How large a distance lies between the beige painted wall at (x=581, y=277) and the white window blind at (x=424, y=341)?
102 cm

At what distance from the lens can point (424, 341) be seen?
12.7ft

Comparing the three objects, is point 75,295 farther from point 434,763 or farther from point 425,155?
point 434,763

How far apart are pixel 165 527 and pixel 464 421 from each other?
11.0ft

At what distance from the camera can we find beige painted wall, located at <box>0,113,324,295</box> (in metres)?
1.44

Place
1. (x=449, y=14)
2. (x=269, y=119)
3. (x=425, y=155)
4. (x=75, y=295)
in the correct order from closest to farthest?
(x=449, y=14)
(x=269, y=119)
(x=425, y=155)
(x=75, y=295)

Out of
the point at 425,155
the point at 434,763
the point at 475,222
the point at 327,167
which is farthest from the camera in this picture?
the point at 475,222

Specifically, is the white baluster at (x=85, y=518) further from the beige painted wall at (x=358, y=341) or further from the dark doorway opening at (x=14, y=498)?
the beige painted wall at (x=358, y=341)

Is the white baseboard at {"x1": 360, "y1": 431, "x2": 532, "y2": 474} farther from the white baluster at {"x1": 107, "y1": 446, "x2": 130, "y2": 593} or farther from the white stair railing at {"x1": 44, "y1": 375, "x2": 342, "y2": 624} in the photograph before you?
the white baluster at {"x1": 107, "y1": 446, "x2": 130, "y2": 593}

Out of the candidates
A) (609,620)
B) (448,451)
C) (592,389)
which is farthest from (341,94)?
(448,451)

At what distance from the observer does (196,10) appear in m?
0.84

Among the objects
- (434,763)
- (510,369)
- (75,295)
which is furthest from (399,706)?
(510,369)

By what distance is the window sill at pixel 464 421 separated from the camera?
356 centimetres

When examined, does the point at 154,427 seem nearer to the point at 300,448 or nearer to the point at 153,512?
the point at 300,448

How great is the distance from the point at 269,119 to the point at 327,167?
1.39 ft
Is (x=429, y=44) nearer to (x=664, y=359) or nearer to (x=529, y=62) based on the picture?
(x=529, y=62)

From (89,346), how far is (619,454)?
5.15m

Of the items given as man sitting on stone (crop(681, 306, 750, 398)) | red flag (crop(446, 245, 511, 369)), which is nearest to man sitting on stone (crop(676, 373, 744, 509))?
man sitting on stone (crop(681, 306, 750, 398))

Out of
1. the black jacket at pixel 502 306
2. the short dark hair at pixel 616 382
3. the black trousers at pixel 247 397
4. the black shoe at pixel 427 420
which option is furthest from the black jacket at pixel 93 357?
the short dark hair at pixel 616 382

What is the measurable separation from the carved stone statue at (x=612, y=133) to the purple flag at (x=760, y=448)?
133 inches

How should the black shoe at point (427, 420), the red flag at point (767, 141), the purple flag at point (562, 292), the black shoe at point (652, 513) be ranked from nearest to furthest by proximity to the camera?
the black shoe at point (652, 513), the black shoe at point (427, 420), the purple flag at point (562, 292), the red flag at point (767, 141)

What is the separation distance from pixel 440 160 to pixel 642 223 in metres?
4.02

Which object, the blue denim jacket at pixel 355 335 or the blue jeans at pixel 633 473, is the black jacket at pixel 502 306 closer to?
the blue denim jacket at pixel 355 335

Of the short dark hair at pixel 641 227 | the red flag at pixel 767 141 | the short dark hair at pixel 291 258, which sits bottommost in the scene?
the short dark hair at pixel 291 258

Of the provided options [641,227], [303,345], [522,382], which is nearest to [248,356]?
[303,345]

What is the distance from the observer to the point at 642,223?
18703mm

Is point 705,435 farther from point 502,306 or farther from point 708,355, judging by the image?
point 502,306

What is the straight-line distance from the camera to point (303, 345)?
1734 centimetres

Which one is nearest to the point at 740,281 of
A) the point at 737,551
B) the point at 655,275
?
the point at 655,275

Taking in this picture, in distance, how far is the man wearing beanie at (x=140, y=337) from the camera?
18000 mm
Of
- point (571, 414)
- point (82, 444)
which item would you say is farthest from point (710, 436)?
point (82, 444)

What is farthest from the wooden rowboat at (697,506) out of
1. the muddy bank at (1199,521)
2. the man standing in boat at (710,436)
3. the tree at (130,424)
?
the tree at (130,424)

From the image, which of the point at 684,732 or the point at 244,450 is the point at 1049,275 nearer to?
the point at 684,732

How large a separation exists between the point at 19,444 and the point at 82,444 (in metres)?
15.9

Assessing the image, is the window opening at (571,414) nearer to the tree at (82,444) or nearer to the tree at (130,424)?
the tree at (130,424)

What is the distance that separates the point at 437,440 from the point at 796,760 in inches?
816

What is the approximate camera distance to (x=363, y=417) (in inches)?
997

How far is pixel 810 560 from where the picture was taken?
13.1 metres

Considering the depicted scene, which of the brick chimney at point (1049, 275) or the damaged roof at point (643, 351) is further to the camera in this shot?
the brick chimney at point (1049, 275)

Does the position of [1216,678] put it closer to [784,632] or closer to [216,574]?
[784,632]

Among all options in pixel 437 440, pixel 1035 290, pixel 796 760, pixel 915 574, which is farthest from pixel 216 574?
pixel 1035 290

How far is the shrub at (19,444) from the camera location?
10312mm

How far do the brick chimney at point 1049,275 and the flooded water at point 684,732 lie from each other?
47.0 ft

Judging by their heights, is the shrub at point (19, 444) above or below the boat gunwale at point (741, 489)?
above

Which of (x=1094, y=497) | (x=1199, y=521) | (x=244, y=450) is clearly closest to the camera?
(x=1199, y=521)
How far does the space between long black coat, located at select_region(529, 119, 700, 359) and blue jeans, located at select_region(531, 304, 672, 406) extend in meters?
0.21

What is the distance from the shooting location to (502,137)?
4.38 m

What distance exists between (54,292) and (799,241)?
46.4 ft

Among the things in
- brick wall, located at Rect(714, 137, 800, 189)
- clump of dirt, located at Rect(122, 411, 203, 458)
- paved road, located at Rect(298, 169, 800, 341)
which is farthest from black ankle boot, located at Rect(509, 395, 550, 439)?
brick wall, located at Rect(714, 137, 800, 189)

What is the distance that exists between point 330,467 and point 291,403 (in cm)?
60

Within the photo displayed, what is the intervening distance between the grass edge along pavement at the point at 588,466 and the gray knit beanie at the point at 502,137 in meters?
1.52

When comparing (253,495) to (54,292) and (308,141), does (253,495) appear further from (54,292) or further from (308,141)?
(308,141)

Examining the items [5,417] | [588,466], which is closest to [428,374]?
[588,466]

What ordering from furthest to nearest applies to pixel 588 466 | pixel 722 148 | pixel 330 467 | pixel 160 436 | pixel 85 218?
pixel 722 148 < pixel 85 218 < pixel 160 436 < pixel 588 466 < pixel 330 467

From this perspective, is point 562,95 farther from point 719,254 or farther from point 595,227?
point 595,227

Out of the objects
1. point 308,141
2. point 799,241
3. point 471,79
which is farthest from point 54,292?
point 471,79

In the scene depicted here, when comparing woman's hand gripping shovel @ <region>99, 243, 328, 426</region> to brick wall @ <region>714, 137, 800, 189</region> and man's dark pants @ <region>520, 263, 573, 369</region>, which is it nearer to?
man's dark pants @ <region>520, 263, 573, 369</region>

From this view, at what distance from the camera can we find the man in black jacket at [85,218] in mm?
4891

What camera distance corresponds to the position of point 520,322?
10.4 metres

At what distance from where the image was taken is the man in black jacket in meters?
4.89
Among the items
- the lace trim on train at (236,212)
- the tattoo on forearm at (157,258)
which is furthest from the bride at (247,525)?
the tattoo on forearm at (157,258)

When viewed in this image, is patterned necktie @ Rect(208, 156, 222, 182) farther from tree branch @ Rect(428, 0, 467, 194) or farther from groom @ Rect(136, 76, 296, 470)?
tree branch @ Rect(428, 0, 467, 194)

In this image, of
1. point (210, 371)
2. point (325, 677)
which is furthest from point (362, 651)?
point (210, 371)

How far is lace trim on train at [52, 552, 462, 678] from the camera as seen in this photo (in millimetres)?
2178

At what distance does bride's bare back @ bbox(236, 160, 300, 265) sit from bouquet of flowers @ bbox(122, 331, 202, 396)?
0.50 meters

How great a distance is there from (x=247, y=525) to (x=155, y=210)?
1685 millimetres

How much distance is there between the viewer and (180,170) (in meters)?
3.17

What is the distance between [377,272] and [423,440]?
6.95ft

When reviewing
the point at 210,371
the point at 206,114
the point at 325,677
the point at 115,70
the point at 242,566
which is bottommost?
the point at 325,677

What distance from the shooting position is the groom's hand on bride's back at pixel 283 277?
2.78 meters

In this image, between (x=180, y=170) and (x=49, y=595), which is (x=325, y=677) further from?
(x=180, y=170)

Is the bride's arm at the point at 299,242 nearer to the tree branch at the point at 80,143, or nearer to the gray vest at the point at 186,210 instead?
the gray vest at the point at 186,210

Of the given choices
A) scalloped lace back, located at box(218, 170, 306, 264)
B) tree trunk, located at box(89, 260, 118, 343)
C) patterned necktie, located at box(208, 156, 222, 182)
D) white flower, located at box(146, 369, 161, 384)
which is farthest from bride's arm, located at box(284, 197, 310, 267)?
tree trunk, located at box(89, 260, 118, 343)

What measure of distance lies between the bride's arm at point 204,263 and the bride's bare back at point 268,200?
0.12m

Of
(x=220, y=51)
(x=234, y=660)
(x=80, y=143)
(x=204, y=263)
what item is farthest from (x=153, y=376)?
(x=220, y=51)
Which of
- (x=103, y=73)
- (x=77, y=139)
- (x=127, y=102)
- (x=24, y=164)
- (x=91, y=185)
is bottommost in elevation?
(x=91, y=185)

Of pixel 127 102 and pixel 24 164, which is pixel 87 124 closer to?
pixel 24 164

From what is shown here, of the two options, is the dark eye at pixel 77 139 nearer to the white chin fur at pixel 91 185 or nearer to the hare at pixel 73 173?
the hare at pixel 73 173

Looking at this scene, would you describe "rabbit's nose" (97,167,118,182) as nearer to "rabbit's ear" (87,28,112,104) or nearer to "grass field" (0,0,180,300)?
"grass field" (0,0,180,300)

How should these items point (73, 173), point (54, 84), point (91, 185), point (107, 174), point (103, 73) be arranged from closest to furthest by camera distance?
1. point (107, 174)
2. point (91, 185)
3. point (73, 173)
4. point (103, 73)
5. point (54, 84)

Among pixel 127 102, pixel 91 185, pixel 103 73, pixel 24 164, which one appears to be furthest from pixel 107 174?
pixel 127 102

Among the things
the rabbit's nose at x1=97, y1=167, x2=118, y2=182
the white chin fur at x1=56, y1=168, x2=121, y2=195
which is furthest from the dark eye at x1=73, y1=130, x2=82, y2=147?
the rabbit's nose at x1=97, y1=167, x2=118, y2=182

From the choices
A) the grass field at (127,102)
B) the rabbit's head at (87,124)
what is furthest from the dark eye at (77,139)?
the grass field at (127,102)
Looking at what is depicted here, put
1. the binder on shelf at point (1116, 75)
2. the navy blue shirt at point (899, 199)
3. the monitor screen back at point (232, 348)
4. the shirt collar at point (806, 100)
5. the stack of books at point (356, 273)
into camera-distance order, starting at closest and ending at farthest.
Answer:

= = = = = = =

• **What to work on**
Retype the lines above, beginning with the line that contains "What is the distance from the observer" and ending with the line that contains "1734 centimetres", with both of those lines included.

• **Response to the exercise**
What is the distance from the observer to the point at 642,223?
18703mm

Is point 705,435 farther from point 502,306 or farther from point 708,355, judging by the image?
point 502,306

What is the straight-line distance from the camera to point (303, 345)?
1734 centimetres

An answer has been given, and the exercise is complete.